** START OF Source passage **

Arrian set out to produce the best and most reliable account of Alexander’s expedition, avoiding the exaggerations of his predecessors and correcting their errors. That he succeeded few will dispute. The histories of Diodorus and Curtius and, particularly, the biography of Plutarch throw light (and sometimes darkness) on the character of Alexander and occasionally even on his military exploits, but Arrian’s book is the basis of our knowledge. It impresses one as the work of an honest man who has made a serious and painstaking attempt to discover the truth about Alexander – a task perhaps impossible by his time – and who has judged with humanity the weaknesses of a man exposed to the temptations of those who exercise supreme power. We need not deny the limitations of the work, but it is proper to remember that Alexander’s
idea of an empire in whose rule conquering Macedonians and conquered Persians were to share perished with him. To spare the conquered was one thing, to associate them with one in government was another, an idea that was not to reach fulfilment until long after Alexander’s death.

 
Alexander’s Army
12
 

In the spring of 334 Alexander set out from Macedonia, leaving Antipater with 12,000 infantry and 1,500 cavalry to defend the homeland and to keep watch on the Greek states. The size of the army with which he crossed the Hellespont has been variously reported, totals ranging from 30,000 to 43,000 for infantry and 4,000 to 5,500 for cavalry. But the detailed figures given by Diodorus (17. 17), 32,000 infantry and 5,100 cavalry, agree essentially with the totals in Arrian (Ptolemy), and may be taken as substantially correct. The size and composition of the force holding the bridgehead at Abydos – there surely must have been some troops there in 334 – is not known, but the likelihood is that it was small and consisted mainly of mercenary infantry.

** END OF Source passage **

• **Short task A**
In the records, update the lines starting at the line that has "How far are" and ending after the line that has "54.8 inches", replacing "camera" with "viewpoint" and leaving everything else unchanged. Return only those lines.
The passage and the records are unrelated to each other.

** START OF Listed entries **

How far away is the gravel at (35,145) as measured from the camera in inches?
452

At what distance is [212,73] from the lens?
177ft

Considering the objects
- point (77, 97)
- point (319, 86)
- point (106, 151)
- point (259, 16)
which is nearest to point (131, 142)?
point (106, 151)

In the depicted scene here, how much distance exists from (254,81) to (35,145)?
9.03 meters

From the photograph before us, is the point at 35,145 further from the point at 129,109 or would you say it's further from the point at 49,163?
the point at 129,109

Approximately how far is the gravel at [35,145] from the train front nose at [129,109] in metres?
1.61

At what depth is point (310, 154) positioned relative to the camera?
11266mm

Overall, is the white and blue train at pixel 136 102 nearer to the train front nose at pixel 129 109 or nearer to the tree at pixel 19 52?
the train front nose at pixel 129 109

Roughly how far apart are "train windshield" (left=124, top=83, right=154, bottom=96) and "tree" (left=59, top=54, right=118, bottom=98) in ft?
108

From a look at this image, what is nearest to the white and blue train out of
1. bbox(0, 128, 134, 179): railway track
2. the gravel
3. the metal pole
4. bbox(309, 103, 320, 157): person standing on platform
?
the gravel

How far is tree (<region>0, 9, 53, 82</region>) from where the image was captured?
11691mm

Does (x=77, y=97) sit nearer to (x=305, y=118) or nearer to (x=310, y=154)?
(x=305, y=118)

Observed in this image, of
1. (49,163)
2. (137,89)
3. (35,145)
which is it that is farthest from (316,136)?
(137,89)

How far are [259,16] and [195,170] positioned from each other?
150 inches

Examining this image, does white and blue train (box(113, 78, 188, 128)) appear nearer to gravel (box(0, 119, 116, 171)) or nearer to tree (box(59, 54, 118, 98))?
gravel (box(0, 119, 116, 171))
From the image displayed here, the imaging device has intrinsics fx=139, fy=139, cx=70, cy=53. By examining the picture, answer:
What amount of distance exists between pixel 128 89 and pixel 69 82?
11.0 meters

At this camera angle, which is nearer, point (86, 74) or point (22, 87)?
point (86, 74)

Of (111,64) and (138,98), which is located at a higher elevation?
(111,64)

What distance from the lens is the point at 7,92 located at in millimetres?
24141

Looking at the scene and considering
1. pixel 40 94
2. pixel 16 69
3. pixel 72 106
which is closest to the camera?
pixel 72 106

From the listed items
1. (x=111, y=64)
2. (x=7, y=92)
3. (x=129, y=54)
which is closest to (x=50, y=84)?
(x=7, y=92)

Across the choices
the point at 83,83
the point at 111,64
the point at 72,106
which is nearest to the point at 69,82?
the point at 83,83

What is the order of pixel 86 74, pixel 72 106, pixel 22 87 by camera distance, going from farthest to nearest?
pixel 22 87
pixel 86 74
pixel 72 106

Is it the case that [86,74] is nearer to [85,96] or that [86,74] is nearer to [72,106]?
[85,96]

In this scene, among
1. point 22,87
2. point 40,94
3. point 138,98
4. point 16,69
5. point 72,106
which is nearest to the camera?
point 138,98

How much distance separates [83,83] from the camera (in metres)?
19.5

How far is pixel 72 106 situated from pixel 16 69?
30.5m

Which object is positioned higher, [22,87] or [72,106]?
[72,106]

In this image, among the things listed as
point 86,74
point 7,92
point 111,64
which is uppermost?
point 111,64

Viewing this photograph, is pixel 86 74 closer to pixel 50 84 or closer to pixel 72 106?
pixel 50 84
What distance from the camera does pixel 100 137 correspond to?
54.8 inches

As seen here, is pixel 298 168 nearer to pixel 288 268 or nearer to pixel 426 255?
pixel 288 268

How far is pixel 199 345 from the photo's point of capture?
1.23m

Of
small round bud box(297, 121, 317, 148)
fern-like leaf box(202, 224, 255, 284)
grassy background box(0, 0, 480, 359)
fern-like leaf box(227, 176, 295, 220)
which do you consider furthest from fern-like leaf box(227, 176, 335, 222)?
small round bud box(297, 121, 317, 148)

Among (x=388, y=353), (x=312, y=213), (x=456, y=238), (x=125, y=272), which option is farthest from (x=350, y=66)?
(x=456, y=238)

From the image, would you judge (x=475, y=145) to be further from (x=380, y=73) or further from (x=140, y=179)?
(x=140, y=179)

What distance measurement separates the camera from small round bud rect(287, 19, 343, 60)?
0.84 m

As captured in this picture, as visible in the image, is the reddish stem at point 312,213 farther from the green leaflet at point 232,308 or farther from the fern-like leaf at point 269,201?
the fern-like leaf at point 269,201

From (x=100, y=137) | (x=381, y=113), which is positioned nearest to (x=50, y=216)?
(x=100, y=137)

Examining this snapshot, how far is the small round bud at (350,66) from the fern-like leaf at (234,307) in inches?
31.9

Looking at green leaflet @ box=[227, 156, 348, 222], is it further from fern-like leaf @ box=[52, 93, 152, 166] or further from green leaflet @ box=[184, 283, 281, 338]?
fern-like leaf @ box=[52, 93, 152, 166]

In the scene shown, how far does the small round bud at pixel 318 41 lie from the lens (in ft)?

** END OF Listed entries **

• **Short task B**
Set down the entire passage on Arrian and Alexander's army again, word for word.

• **Final answer A**
How far are [259,16] and [195,170] positioned from each other?
150 inches

Examining this image, does white and blue train (box(113, 78, 188, 128)) appear nearer to gravel (box(0, 119, 116, 171)) or nearer to tree (box(59, 54, 118, 98))?
gravel (box(0, 119, 116, 171))
From the image displayed here, the imaging device has intrinsics fx=139, fy=139, cx=70, cy=53. By examining the picture, answer:
What amount of distance exists between pixel 128 89 and pixel 69 82?
11.0 meters

At this viewpoint angle, which is nearer, point (86, 74) or point (22, 87)?
point (86, 74)

Of (111,64) and (138,98), which is located at a higher elevation?
(111,64)

What distance from the lens is the point at 7,92 located at in millimetres?
24141

Looking at the scene and considering
1. pixel 40 94
2. pixel 16 69
3. pixel 72 106
which is closest to the viewpoint?
pixel 72 106

From the listed items
1. (x=111, y=64)
2. (x=7, y=92)
3. (x=129, y=54)
which is closest to (x=50, y=84)?
(x=7, y=92)

Across the choices
the point at 83,83
the point at 111,64
the point at 72,106
which is nearest to the point at 69,82?
the point at 83,83

What is the order of pixel 86 74, pixel 72 106, pixel 22 87 by viewpoint distance, going from farthest to nearest?
pixel 22 87
pixel 86 74
pixel 72 106

Is it the case that [86,74] is nearer to [85,96] or that [86,74] is nearer to [72,106]?
[85,96]

In this scene, among
1. point 22,87
2. point 40,94
3. point 138,98
4. point 16,69
5. point 72,106
which is nearest to the viewpoint?
point 138,98

How much distance separates [83,83] from the viewpoint (in metres)?
19.5

How far is pixel 72 106 situated from pixel 16 69?
30.5m

Which object is positioned higher, [22,87] or [72,106]?
[72,106]

In this image, among the things listed as
point 86,74
point 7,92
point 111,64
which is uppermost?
point 111,64

Viewing this photograph, is pixel 86 74 closer to pixel 50 84 or closer to pixel 72 106?
pixel 50 84
What distance from the viewpoint does pixel 100 137 correspond to?
54.8 inches

• **Final answer B**
Arrian set out to produce the best and most reliable account of Alexander’s expedition, avoiding the exaggerations of his predecessors and correcting their errors. That he succeeded few will dispute. The histories of Diodorus and Curtius and, particularly, the biography of Plutarch throw light (and sometimes darkness) on the character of Alexander and occasionally even on his military exploits, but Arrian’s book is the basis of our knowledge. It impresses one as the work of an honest man who has made a serious and painstaking attempt to discover the truth about Alexander – a task perhaps impossible by his time – and who has judged with humanity the weaknesses of a man exposed to the temptations of those who exercise supreme power. We need not deny the limitations of the work, but it is proper to remember that Alexander’s
idea of an empire in whose rule conquering Macedonians and conquered Persians were to share perished with him. To spare the conquered was one thing, to associate them with one in government was another, an idea that was not to reach fulfilment until long after Alexander’s death.

 
Alexander’s Army
12
 

In the spring of 334 Alexander set out from Macedonia, leaving Antipater with 12,000 infantry and 1,500 cavalry to defend the homeland and to keep watch on the Greek states. The size of the army with which he crossed the Hellespont has been variously reported, totals ranging from 30,000 to 43,000 for infantry and 4,000 to 5,500 for cavalry. But the detailed figures given by Diodorus (17. 17), 32,000 infantry and 5,100 cavalry, agree essentially with the totals in Arrian (Ptolemy), and may be taken as substantially correct. The size and composition of the force holding the bridgehead at Abydos – there surely must have been some troops there in 334 – is not known, but the likelihood is that it was small and consisted mainly of mercenary infantry.